◆ **EXERCISE INSTRUCTIONS**
#1 Reproduce the part of the air quality feed guide that opens with the words containing "Now that I have" and closes with "of the CDATA.".
#2 Decide whether each statement below agrees with the air quality feed guide, answering yes or no and quoting the deciding words: (a) the curl command saves the feed to a file named uk.rss; (b) the sample item's publication date is Friday, 20 March 2026; (c) the XPATH example retrieves the data for LONDON CITY AIRPORT.

◆ **DOCUMENT TEXT**
Use a Shortcut to parse and extract data for a specific city from an Air Quality RSS feed

Given a web-based RSS feed of Air Quality data for multiple cities, extract the data for a specific city and correct the HTML representations °, ´, " and remove
tags from the result.

The first step is to understand the structure of the RSS content so one can properly format the xmllint XPATH request. This can be achieved with curl and the RSS feed html address:

/usr/bin/curl -s "https://uk-air.defra.gov.uk/assets/rss/forecast.xml" > uk.rss

That structure is:

//rss/channel/item/description/text()

and a typical entry is of the format:

<rss version="2.0">
  <channel>
      <item>
           <title>LONDON CITY AIRPORT</title>
          <description><!CDATA[Location: 51&deg;30&acute;17.28&quot;N    0&deg;03&a
   cute;28.80&quot;E <br />index levels are forecast to be  <br />Thu: 3 Fri: 3 Sat: 3 Sun: 3
  Mon: 3 ]]></description>
          <pubDate>Thu, 19 Mar 2026 06:00:00 +0000</pubDate>
     </item>
  ⋮
  </channel>
</rss>

Now that I have the RSS structure, if I want the Air Quality data for the CITY OF LONDON, I can form an XPATH like this:

/usr/bin/xmllint --xpath "string(//rss/channel/item[title='CITY OF LONDON']/description/text())" --format -

where the text() component gets the content of the CDATA.

◆ **MATERIAL**
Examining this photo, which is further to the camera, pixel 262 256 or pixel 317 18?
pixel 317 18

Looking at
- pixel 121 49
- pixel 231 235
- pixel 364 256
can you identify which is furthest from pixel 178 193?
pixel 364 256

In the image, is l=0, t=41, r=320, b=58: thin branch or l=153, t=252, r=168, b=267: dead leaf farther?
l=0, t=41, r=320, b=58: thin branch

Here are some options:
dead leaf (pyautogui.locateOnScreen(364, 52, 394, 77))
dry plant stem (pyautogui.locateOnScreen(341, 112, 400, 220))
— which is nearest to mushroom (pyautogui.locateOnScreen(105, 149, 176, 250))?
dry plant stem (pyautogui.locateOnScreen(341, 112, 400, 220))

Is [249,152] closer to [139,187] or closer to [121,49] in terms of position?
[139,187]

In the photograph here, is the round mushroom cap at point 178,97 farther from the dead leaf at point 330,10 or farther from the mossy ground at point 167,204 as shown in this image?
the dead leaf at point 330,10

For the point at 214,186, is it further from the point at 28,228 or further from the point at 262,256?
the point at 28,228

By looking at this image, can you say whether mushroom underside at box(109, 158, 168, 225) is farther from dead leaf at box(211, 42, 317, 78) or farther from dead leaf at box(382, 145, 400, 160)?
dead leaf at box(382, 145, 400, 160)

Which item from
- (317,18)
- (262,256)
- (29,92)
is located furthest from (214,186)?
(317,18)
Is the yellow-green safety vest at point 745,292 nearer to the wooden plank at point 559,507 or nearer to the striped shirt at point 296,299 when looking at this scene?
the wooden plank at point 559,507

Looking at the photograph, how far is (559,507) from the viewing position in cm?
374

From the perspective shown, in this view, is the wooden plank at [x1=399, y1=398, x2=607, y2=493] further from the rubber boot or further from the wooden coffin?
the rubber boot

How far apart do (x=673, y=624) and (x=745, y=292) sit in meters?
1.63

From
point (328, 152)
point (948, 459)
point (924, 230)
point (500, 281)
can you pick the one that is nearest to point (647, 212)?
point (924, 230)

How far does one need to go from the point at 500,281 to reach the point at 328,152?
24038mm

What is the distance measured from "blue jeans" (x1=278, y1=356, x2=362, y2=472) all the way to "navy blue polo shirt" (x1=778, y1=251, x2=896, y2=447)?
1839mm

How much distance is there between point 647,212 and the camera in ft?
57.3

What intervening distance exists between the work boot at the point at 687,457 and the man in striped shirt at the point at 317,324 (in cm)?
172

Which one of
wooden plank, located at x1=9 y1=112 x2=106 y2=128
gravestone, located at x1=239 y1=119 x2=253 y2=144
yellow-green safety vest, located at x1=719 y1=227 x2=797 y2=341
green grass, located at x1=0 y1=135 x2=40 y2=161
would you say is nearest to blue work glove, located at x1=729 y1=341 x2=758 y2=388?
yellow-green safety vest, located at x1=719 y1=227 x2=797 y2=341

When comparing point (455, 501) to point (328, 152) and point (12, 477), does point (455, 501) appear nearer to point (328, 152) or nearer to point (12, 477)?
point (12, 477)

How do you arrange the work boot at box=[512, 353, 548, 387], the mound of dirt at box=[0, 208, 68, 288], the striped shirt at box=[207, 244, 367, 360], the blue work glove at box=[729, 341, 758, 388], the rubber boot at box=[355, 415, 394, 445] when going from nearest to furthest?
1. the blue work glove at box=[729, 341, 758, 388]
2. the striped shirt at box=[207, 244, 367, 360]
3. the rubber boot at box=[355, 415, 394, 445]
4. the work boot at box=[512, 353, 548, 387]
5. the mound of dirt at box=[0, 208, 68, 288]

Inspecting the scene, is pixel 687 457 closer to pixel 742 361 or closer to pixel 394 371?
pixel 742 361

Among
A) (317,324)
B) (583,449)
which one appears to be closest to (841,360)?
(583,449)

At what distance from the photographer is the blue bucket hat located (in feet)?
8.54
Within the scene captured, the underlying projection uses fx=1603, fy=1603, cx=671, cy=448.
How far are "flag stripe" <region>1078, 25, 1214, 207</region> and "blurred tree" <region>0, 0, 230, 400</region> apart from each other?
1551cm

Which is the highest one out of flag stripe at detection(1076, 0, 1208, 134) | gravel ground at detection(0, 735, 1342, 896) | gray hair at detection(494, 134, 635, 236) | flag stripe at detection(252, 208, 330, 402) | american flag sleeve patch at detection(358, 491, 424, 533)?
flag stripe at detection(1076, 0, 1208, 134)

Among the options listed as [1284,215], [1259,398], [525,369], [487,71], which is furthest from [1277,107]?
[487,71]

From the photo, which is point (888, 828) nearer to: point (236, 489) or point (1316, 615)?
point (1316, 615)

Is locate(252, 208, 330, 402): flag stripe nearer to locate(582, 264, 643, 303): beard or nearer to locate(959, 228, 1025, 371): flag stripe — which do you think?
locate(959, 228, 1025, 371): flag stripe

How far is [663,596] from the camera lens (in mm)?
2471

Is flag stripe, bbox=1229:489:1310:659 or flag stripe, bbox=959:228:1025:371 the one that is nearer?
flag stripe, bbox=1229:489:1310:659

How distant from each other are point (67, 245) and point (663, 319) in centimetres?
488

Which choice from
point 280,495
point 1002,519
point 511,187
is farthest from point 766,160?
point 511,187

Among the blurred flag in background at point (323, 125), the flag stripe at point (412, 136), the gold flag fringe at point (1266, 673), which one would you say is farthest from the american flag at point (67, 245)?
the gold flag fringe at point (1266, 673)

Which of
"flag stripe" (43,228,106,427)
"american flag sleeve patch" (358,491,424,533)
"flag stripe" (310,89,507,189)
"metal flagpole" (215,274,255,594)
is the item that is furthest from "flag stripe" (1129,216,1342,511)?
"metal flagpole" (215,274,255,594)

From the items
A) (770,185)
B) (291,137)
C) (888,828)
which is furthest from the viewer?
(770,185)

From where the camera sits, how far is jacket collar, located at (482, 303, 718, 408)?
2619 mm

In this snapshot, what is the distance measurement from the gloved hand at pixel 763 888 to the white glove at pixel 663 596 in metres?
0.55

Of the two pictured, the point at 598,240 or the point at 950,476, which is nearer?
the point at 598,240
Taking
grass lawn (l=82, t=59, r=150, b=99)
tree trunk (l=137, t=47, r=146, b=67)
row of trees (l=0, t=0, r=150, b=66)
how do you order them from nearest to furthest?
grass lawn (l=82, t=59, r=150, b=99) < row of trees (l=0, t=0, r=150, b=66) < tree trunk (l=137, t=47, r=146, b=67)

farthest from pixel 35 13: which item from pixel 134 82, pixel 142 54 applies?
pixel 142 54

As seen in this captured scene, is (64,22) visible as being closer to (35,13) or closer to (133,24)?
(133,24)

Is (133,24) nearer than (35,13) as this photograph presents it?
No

◆ **ANSWERS IN ORDER**
#1
Now that I have the RSS structure, if I want the Air Quality data for the CITY OF LONDON, I can form an XPATH like this:

/usr/bin/xmllint --xpath "string(//rss/channel/item[title='CITY OF LONDON']/description/text())" --format -

where the text() component gets the content of the CDATA.

#2
(a) Yes: "/usr/bin/curl -s "https://uk-air.defra.gov.uk/assets/rss/forecast.xml" > uk.rss"
(b) No: "<pubDate>Thu, 19 Mar 2026 06:00:00 +0000</pubDate>"
(c) No: "if I want the Air Quality data for the CITY OF LONDON, I can form an XPATH like this"